### WHAT YOU SHOULD DO
Output the lines from the one containing "Which would you say, from" through the one containing "is closest to", both included, as a JSON list of strings with one string per line and blank lines omitted.

--- START INFORMATION SHOWN ---

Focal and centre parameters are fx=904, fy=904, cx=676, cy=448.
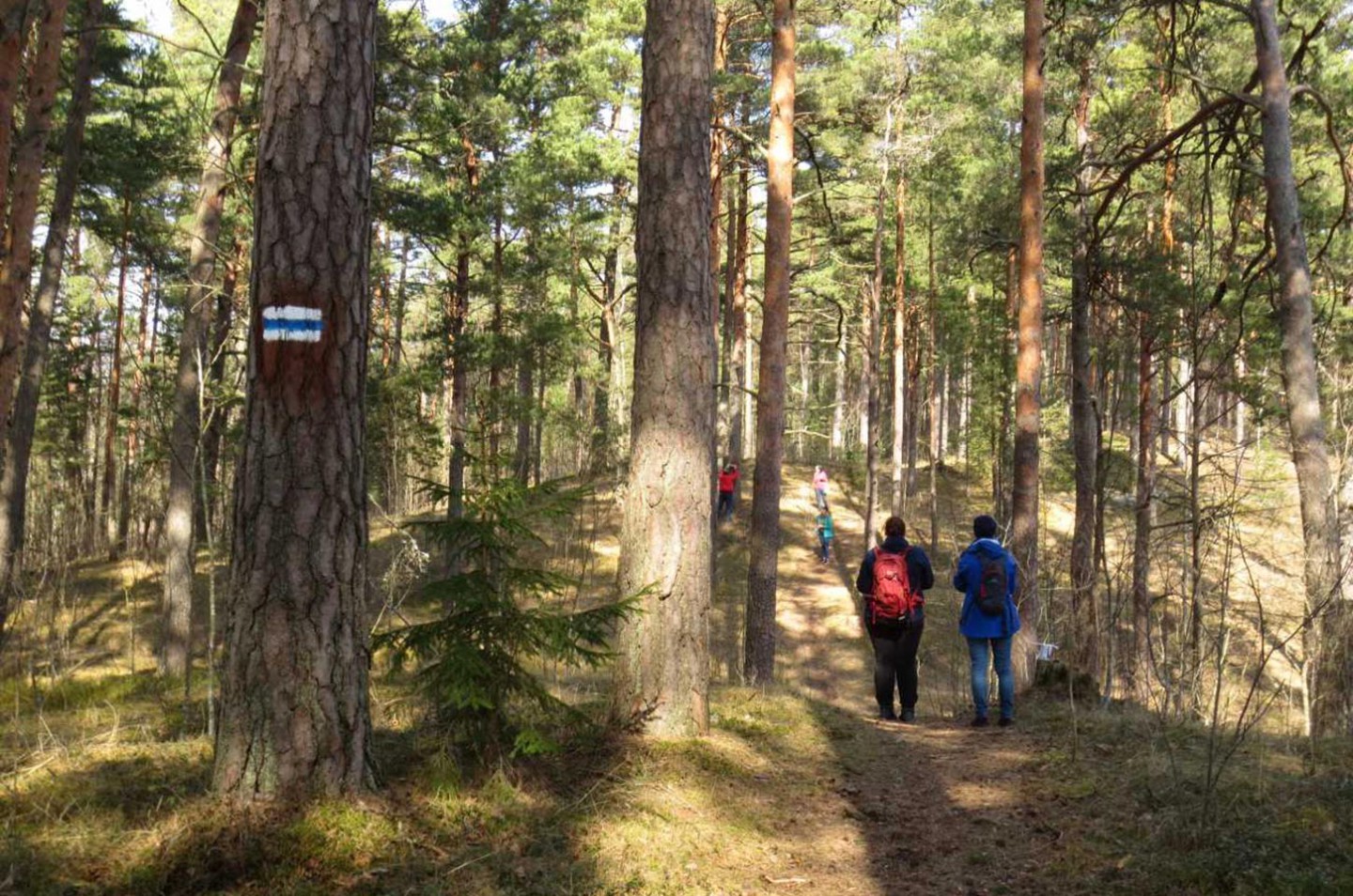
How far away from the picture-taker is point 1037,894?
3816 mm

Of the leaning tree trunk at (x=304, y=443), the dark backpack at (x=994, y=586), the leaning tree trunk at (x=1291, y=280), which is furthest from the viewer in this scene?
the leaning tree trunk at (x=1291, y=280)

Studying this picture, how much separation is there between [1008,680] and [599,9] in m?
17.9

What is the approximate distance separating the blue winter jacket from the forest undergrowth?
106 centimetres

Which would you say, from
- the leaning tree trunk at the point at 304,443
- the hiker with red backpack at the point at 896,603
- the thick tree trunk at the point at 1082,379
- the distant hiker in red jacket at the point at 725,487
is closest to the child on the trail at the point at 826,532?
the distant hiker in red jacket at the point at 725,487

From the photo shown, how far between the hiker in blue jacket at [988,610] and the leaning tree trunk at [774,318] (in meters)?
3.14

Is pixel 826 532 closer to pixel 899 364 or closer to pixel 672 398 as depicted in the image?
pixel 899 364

--- END INFORMATION SHOWN ---

### WRITTEN ANSWER
[
  "Which would you say, from",
  "- the leaning tree trunk at the point at 304,443",
  "- the hiker with red backpack at the point at 896,603",
  "- the thick tree trunk at the point at 1082,379",
  "- the distant hiker in red jacket at the point at 725,487",
  "is closest to the child on the trail at the point at 826,532?"
]